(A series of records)

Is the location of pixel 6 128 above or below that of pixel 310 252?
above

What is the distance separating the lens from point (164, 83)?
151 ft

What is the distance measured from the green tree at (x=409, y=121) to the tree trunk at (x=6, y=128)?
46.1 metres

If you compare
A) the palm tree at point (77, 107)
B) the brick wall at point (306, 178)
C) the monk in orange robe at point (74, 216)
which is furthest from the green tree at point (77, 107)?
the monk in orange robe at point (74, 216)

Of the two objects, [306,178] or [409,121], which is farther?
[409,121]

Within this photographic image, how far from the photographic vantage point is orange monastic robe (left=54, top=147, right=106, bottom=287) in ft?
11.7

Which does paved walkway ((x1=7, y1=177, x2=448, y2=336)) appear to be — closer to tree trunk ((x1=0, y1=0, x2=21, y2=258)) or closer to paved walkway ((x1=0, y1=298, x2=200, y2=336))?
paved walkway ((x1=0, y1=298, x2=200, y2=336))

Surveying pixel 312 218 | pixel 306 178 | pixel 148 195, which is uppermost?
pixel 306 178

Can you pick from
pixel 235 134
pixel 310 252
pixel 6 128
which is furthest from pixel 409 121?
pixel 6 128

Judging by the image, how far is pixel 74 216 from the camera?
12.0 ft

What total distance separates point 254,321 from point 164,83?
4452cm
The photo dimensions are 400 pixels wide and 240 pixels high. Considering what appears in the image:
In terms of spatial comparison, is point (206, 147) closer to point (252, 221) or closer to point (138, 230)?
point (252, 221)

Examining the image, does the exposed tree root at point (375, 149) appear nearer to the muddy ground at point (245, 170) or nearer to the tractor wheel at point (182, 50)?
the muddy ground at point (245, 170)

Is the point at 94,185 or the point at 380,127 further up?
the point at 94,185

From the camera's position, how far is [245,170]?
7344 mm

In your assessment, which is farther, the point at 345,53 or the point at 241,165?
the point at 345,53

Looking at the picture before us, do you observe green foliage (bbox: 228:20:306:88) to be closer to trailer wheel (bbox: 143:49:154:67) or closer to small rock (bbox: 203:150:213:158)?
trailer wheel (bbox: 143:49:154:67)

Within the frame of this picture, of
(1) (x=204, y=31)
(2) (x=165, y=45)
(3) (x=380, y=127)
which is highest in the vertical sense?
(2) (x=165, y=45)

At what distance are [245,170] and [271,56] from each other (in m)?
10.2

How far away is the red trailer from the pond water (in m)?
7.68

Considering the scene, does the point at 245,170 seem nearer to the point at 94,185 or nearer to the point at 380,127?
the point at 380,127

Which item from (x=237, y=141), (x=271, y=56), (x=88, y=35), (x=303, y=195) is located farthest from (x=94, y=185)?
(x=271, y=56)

Written problem → Starting at the first line of the data and ending at the line that contains "46.1 metres", output each line as an item in a numbered list and omit any blank lines.

Final result →
1. Is the location of pixel 6 128 above or below that of pixel 310 252?
2. above
3. What is the distance separating the lens from point (164, 83)?
4. 151 ft
5. What is the distance measured from the green tree at (x=409, y=121) to the tree trunk at (x=6, y=128)?
6. 46.1 metres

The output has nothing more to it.